Il risparmiatore, per sfuggire al debito, tenderà a sposare la sua liquidità verso Paesi o imprese considerate solvibili o presunte tali, accentuando il trasferimento di capitali da Paesi a rischio di inflazione e/o svalutazione, verso paesi con debito sovrano garantito, rinunciando a rendimenti superiori per accrescere la possibilità di vedere restituito integro l’investimento: anzi il differenziale dei rendimenti (il famigerato spread), a parità di valuta, è l’iconoclasta espressone del cosiddetto “rischio Paese” o “rischio azienda”. Il trasferire risparmi/capitale/risorse in un altro paese (o semplicemente acquistandone titoli o azioni dal proprio conto-corrente bancario) significa depotenziare la realtà in cui si vive, non solo sottraendone risorse, ma anche per la crescente sfiducia nel sistema (parametro sempre più predittivo dell’andamento del benessere).
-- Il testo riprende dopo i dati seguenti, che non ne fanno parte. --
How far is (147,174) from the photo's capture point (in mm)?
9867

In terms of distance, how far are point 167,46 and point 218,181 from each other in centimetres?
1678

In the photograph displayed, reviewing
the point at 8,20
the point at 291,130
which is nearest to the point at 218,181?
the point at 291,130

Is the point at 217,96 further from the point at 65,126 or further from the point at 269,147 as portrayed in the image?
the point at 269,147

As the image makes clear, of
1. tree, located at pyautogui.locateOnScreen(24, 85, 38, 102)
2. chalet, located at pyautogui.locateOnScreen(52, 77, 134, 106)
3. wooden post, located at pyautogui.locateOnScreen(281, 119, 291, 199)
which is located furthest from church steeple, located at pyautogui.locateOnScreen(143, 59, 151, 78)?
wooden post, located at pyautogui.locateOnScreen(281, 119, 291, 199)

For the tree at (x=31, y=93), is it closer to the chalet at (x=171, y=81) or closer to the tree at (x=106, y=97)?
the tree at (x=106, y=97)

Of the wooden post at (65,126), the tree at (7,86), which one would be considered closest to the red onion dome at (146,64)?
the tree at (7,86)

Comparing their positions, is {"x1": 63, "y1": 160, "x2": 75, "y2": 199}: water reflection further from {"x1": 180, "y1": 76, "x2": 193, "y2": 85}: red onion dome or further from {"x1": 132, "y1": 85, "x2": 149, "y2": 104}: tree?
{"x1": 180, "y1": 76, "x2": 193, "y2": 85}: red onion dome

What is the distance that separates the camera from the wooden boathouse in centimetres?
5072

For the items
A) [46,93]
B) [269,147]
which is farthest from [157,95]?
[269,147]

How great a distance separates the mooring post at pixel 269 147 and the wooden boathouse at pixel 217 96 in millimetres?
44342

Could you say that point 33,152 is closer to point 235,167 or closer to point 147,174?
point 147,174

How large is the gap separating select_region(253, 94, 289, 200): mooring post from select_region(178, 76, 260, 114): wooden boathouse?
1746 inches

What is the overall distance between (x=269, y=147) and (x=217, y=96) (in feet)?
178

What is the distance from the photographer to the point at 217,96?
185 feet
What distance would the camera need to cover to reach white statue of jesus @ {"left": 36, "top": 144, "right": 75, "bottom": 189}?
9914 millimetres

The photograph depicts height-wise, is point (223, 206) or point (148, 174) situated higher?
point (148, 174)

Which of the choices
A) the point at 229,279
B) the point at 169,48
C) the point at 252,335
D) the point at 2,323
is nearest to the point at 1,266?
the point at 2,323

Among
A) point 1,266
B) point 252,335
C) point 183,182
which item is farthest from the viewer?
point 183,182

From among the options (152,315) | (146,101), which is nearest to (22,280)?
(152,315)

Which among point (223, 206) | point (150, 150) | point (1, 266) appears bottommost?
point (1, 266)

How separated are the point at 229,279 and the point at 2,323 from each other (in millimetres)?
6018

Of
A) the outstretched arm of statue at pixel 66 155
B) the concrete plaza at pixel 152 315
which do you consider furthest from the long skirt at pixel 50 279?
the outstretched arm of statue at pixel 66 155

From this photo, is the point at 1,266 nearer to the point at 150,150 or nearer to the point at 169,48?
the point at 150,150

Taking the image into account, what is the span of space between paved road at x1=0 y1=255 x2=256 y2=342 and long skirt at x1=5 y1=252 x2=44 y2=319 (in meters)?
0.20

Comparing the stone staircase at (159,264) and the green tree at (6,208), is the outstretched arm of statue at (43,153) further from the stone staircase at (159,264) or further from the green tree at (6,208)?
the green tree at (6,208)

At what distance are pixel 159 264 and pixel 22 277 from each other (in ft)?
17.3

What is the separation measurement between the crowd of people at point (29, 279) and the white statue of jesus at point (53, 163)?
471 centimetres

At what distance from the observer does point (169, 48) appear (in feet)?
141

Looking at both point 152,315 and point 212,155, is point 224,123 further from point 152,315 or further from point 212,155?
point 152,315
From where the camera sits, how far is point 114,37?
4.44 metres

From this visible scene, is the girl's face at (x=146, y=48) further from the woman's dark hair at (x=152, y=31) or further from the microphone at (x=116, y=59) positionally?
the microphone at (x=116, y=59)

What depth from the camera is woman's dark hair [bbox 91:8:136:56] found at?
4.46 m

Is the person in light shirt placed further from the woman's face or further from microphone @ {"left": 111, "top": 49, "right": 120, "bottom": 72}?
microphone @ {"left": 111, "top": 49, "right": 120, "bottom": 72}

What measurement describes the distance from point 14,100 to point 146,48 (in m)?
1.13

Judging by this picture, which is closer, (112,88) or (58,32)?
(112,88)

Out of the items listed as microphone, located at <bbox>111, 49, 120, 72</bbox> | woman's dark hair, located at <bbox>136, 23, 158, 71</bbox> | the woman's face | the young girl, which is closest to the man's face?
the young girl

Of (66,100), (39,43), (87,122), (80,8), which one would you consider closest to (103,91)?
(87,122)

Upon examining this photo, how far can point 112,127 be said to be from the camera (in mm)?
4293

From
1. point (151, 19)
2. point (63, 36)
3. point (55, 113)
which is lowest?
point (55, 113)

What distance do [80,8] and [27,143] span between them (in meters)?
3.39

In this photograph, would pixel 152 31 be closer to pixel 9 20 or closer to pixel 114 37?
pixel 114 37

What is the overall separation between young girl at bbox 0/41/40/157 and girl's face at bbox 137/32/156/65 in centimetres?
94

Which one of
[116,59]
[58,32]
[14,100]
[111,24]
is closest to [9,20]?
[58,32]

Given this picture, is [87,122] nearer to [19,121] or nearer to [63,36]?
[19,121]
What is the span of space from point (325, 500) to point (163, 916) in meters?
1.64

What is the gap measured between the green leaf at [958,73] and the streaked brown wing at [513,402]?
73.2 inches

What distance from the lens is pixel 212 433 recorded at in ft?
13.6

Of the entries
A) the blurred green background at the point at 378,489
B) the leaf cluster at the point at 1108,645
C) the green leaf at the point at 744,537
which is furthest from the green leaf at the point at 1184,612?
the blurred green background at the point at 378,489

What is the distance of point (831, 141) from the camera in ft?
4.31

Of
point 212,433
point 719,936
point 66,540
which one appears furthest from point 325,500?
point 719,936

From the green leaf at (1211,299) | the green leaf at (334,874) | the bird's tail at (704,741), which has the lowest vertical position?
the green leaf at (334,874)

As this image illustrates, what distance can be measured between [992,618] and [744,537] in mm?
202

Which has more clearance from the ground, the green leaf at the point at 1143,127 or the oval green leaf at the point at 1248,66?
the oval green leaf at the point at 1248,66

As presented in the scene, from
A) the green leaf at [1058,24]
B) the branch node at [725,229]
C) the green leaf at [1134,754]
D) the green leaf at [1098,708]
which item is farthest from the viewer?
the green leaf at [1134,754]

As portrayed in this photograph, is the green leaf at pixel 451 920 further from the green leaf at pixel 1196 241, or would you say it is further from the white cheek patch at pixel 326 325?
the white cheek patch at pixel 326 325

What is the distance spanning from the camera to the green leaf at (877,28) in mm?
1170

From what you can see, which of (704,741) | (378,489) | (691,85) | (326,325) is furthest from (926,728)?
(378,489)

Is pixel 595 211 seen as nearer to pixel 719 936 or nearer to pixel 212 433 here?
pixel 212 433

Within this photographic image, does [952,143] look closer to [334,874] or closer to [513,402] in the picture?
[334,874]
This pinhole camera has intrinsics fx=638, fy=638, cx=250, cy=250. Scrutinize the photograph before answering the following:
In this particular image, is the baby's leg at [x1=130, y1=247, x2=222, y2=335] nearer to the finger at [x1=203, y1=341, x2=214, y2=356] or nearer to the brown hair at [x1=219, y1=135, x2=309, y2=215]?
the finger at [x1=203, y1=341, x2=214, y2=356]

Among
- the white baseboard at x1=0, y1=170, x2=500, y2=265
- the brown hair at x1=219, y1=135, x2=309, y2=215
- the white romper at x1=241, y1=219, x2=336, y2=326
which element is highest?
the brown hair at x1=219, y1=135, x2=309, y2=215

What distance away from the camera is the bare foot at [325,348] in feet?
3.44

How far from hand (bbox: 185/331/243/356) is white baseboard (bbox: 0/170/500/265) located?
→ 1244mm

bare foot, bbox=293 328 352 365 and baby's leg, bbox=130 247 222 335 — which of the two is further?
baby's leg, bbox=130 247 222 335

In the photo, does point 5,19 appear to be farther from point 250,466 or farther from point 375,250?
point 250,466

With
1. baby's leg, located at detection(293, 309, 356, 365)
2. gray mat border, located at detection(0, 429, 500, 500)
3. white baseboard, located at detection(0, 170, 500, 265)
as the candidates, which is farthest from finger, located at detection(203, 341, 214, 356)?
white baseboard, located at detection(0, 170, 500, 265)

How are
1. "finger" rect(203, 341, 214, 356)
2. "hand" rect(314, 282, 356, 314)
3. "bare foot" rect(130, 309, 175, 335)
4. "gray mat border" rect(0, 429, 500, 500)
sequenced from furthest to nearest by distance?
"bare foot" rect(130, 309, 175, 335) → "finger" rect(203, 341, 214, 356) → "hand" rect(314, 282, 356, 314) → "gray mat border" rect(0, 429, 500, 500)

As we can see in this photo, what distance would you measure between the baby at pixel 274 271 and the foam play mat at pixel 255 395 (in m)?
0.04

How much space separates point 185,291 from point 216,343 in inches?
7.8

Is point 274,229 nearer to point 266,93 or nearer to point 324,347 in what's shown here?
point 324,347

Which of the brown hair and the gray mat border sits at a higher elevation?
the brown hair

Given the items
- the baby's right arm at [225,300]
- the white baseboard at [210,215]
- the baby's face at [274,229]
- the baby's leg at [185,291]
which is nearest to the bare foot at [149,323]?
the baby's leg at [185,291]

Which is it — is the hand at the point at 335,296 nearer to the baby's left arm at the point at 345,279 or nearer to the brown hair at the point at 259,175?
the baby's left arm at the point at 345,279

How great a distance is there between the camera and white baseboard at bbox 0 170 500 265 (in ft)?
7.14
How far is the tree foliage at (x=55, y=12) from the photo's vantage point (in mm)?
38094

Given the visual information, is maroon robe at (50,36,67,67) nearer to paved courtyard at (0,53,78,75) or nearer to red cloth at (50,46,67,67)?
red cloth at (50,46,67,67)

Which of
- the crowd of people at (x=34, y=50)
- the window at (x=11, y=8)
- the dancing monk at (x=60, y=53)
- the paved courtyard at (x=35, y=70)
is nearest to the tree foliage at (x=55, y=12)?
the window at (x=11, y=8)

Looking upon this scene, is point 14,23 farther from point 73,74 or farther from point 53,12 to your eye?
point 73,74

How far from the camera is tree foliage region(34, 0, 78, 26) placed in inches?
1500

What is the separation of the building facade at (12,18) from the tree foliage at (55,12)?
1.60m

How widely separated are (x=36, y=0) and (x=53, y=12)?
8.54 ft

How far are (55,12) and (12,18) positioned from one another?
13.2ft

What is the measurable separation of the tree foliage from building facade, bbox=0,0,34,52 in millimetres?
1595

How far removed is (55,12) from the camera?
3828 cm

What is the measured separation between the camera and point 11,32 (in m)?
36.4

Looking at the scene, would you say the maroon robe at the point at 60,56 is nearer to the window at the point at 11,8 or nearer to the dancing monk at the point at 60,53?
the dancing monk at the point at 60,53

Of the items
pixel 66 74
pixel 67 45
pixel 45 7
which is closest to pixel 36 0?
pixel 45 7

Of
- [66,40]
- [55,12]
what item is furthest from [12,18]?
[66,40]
Gli effetti della delocalizzazione


Se i disastri finanziari nascosti sotto il tappeto dei singoli Stati e di tanti enti pubblici già rischiano di rallentare non solo le possibilità di sviluppo dei medesimi, ma dell’intero sistema, effetti ancor più deleteri si registrano in conseguenza dei comportamenti assunti dalle imprese private la cui delocalizzazione finisce per penalizzare più soggetti. In un’ottica di welfare sociale, una delocalizzazione può essere associata ad un fallimento, non solo perché si sottraggono potenzialità ad un territorio, ma perché rileva l’incapacità di quel contesto a creare e mantenere un clima di fiducia, quale presupposto per la realizzazione di una società a misura d’uomo: più che impedire la delocalizzazione con norme di fatto inapplicabili, l’attenzione si deve concentrare sul modellare in loco condizioni per incentivare le imprese a ritenere opportuno scegliere di rimanere in quel contesto, attraendo semmai altri componenti della filiera produttiva. Il non funzionamento dei meccanismi economico-sociali ricade inevitabilmente su tutta la collettività: il fallimento di alcune banche o imprese può compromettere irrimediabilmente le possibilità di sviluppo di intere aree. Riassume così importanza il ruolo delle funzioni politico-amministrative che devono essere giudicate, nell’immediato, dai suoi componenti costituenti (i cittadini elettori e gli organi di controllo) e, nel lungo periodo, dalla storia che sancisce il successo/sopravvivenza delle soluzioni adottate. Il concentrare l’attenzione solo sulla prossima tornata elettorale riduce le possibilità di una visione prospettica, eludendo l’analisi sui parametri economici che potrebbero influire realmente sulle condizioni di vita e di sviluppo. Occorrerà sempre più definire schemi e termini di raffronto in grado di prevedere la validità delle scelte effettuate, mirando, in particolare, a verificare la sostenibilità delle richieste in rapporto alle disponibilità del sistema, senza gravare di debiti le generazioni future (il vero pericolo delle politiche del welfare).